Generally, I'm a fan of using bone-in chicken. But for quick cooking, boneless is the way to go. The key to keeping it moist is not overcooking it. Boneless chicken breasts can go from tender and juicy to dry and tough in a matter of minutes. This post includes affiliate links to recommended products. You can read my full disclosure here.
The best way to make sure you have perfectly cooked chicken is to use an instant-read meat thermometer. Chicken is fully cooked when it reaches the safe internal temperature of 165 degrees. Pull it off the grill as soon as it reaches 165—if you cook it any longer it will be overdone.
Serve this chicken with cucumber tomato salad for an easy summer meal. Leftovers are great on a grilled chicken salad for lunch—just use the leftover dressing to dress the salad and add whatever fresh vegetables you have in the fridge.

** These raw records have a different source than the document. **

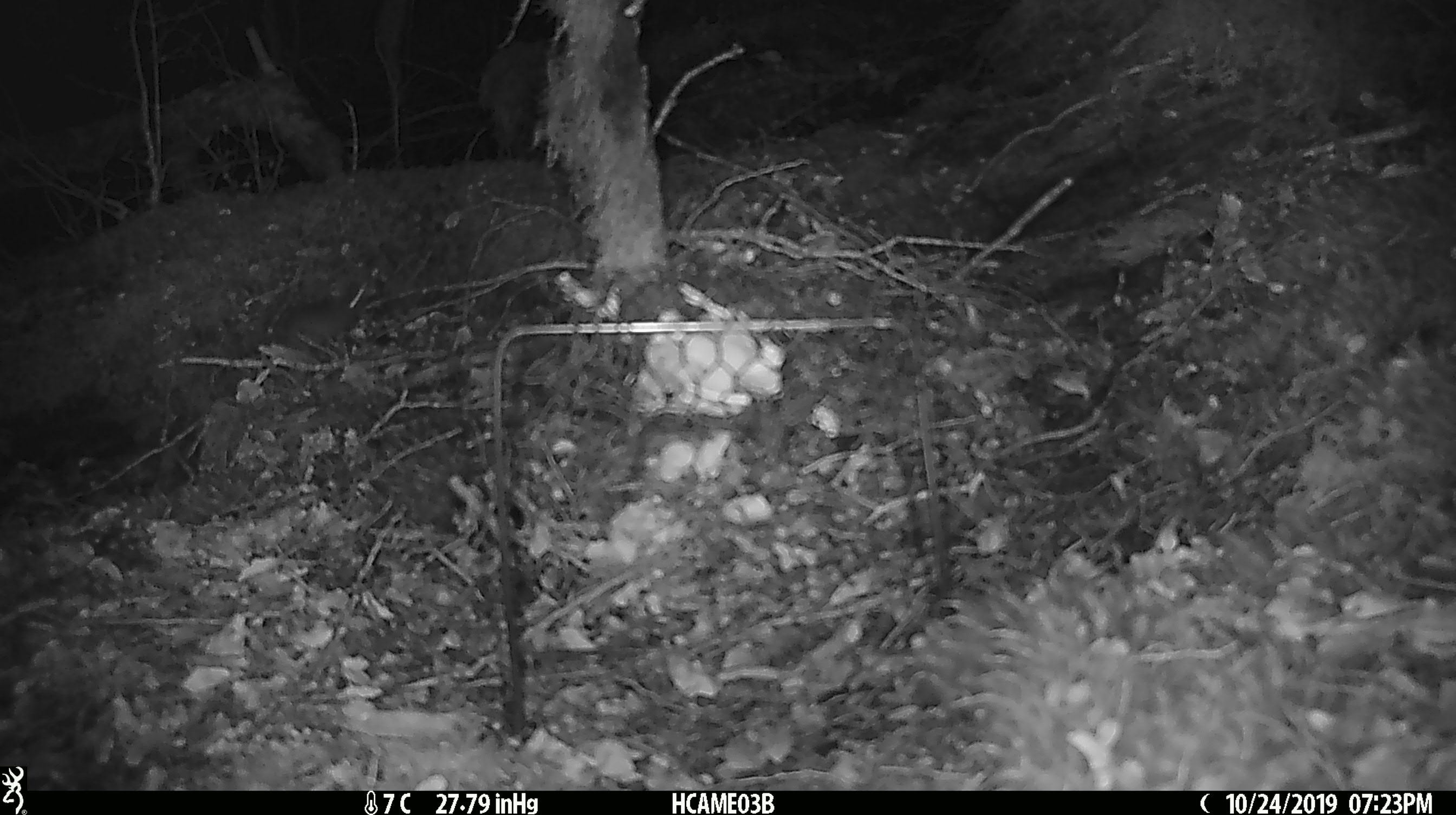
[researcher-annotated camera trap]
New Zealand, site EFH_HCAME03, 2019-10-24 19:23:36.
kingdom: Animalia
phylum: Chordata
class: Aves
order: Passeriformes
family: Fringillidae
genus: Fringilla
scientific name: Fringilla coelebs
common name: common chaffinch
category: chaffinch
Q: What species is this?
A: Chaffinch (common chaffinch) (Fringilla coelebs).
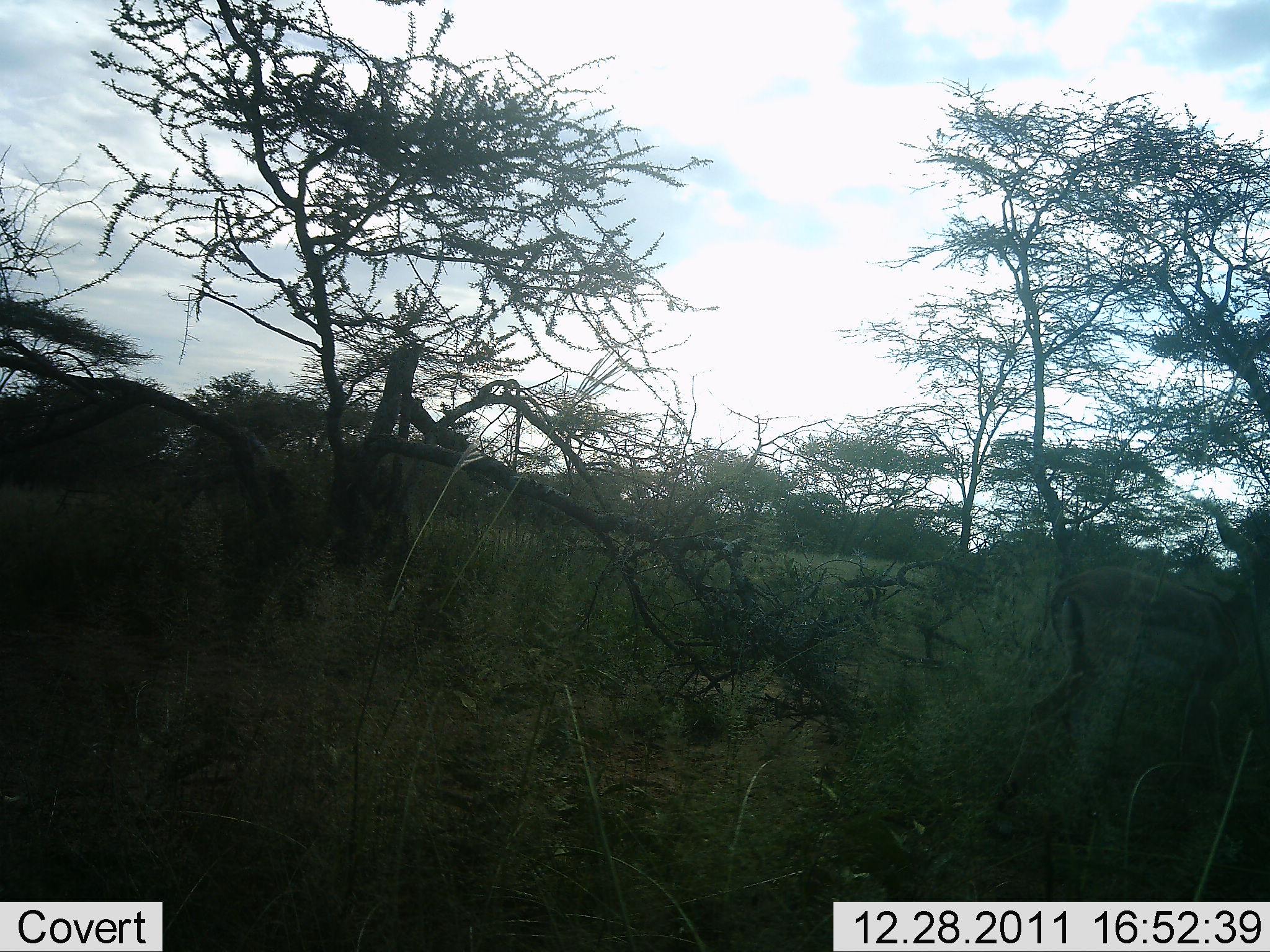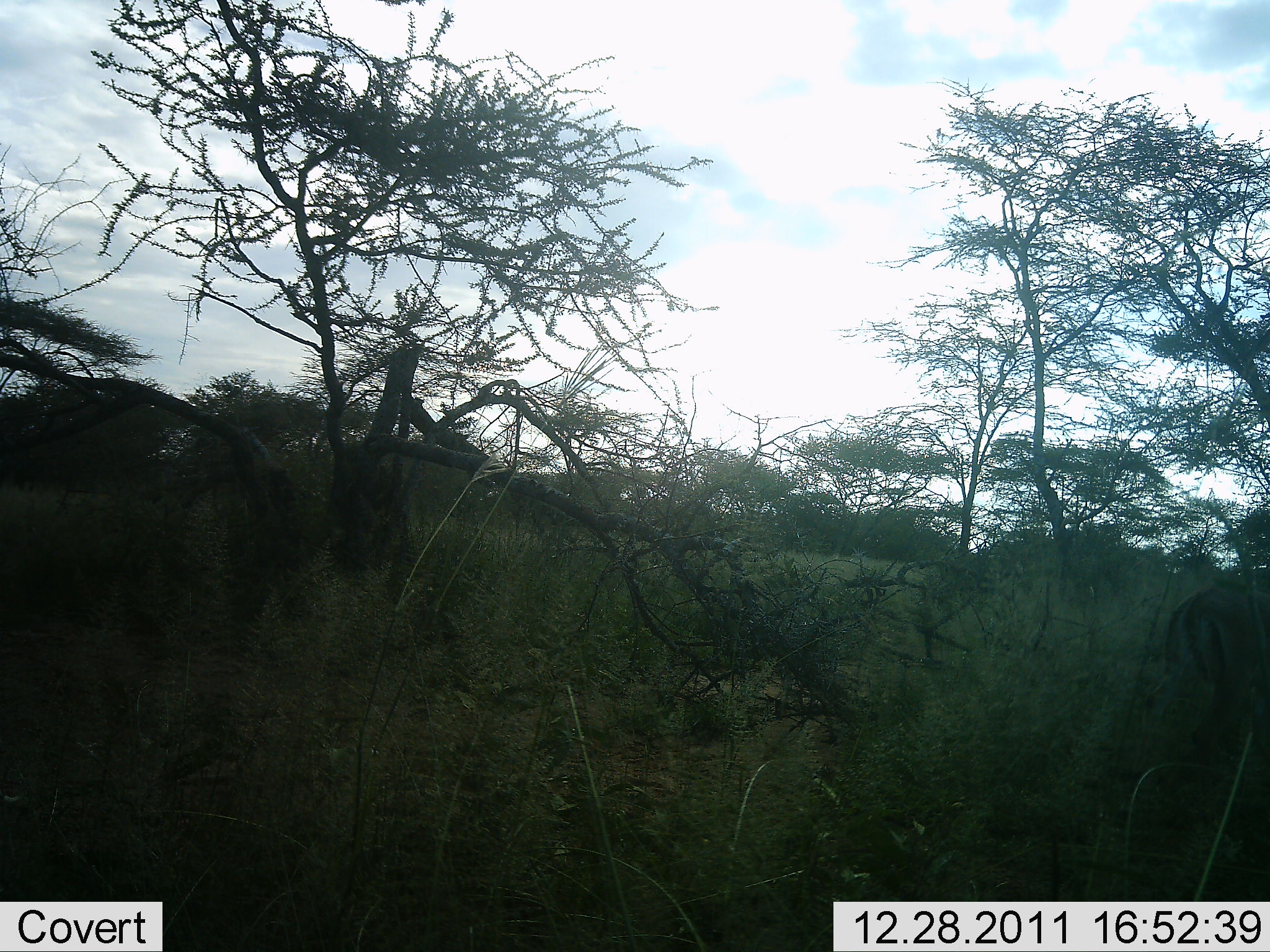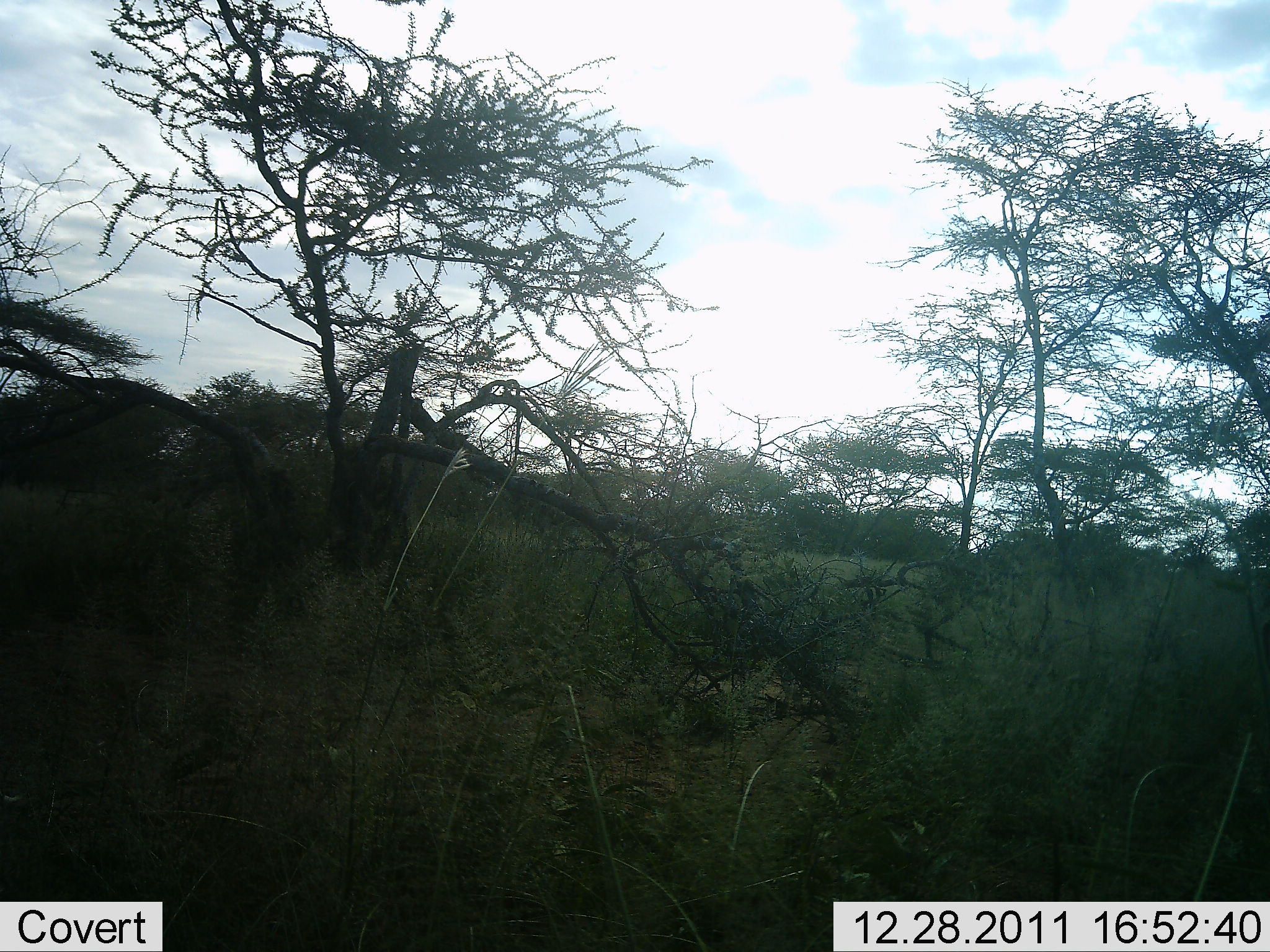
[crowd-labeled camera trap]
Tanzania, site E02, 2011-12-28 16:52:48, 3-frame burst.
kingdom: Animalia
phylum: Chordata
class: Mammalia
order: Artiodactyla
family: Bovidae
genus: Eudorcas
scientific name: Eudorcas thomsonii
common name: thomson's gazelle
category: gazellethomsons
Gazellethomsons (thomson's gazelle) (Eudorcas thomsonii), count 1. Behavior (volunteer vote fractions): standing 10%, resting 0%, moving 100%, interacting 0%. Young present (vote fraction): 0%. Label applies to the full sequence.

Italian dressing grilled chicken is also great for meal prep. Grill up enough chicken for lunches during the week. Add some grilled vegetables and cauliflower rice and you've got ready-to-eat meals for those days you don't have time to cook!
An easy Italian dressing marinated grilled chicken recipe that's quick enough for a weeknight dinner.
- 4 boneless chicken breasts
- 1/2 cup paleo Italian dressing
Place chicken breasts in shallow glass bowl and cover with Italian dressing. Turn chicken to coat and marinate for at least 30 minutes.
Preheat grill to medium high. Grill chicken 3-5 minutes per side, until chicken reaches 155 degrees. Remove from grill, cover with foil, and let rest for 5 minutes.